In my Saturday “My View” column, I presented the idea of the need for the Core Area Specific Plan (CASP) update process to lead us to downtown renewal. I see the plan as a way to have a community visioning process for how the downtown and core area will look 20 to 50 years from now, and I see a great need to modernize and upgrade our downtown or risk it to fall by the wayside.
However, in response, Tia Will responded, “I honestly do not see why the update of the Core Area Specific Plan is important at all except as a waste of time, energy, money and as window dressing. If a vote of three of the CC is going to be able to override the CASP as has been done repetitively with Trackside merely being the most recent, then as has previously been pointed out, why have a CASP at all?”
As I pointed out at the time, I see the importance of the CASP going well beyond a few guidelines and zoning regulations. The current CASP deals with everything from affordable housing and building densities to circulation, transit, bicycling, parking and much more.

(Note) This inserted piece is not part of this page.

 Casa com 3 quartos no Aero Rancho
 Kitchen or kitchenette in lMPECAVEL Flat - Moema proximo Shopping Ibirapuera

As the current policy, now over 20 years old, lays out: “The purpose of the Core Area Specific Plan is to provide a comprehensive set of policies, guidelines and implementation strategies for promoting, guiding and regulating growth in the Core Area. Adopting and implementing the Core Area Specific Plan will allow the area to continue to function as the City’s social, cultural, retail center, and professional and administrative office district in a manner that enhances pedestrian activity. The Core Area Specific Plan establishes the strategies which are required for the
systematic execution of the City’s General Plan for the area covered by the Core Area Specific Plan.”
This isn’t just a set of regulations – it’s a vision for a key area of the downtown.
Nevertheless, coming off the contentious Trackside issue, I understand why Dr. Will would react as she did. In her comment on my “Sunday Commentary” column about the downtown, she would add, “I typically am not a single issue voter, I personally will not support any candidate who is unwilling to clearly state their position on the adherence to CASP vs planning by exception and on collaborative vs competitive processes.”
Again, given the context of the Trackside discussion and debate, I understand the points that Dr. Will is trying to make. The problem as I see it is that the city effectively has two out of date primary planning documents – the General Plan and the Core Area Specific Plan. That requires, for almost any project, some sort of amendment and that becomes the basis for the planning by exception complaint – which is quite valid.
My preference, as I have stated many times before, would have been to have updated the planning documents first and then evaluate the proposals within the context of 2018 documents, rather than 1996 documents.
Even as far back as 1996, the city was looking at going upward in the core area. On page 35 of the CASP, we see, “The Core Area will grow as Davis grows. It can grow upward (intensify in place) or outward (displacing residential uses on its fringes) or both. The Task Force recommends infill as it results in a more lively (because activity is concentrated) and pedestrian-oriented downtown and maintains valued older housing stock within its edges.”
At that time, the city was focused on single-story buildings and finding ones that were “suited for second and third story additions.” Of course, the city had financing back then from the Redevelopment Agency.
The world of 1996 was starting to understand the need for density and height, but it was still a very different world from the one we live in today.
In our view, while the concept of growing up was correct, we should now be looking at four- to six-story buildings in the core area, not two- to three-story buildings and still, in too many cases, single-story buildings.
I therefore believe that we can solve Tia Will’s concerns about planning by exception simply by having current and updated planning documents. The good thing about the Core Area Specific Plan process is that there will be ample opportunity for appropriate debate and discussion about what the future should look like.
Once we have current planning documents in place, I think the argument about design guidelines and current zoning becomes much more relevant.
At the same time we have to be mindful of the lesson from Mission Residence, where the neighbors near the B Street location had engaged in a lengthy visioning process – only to see the developer propose a project outside the scope that was agreed to and the council on a 4-1 vote approve it.
The reality then is that there are no guarantees that a future council will not use its discretionary power to overturn the planning documents approved today. However, I believe with up-to-date documents, at least we can lessen that possibility.
Therefore, while many can and will hold the next candidates to answer for their views on planning by exception, I happen to believe that the best way to deal with this issue is to have current and workable planning documents that can help guide us in the 21st century world of infill in Davis.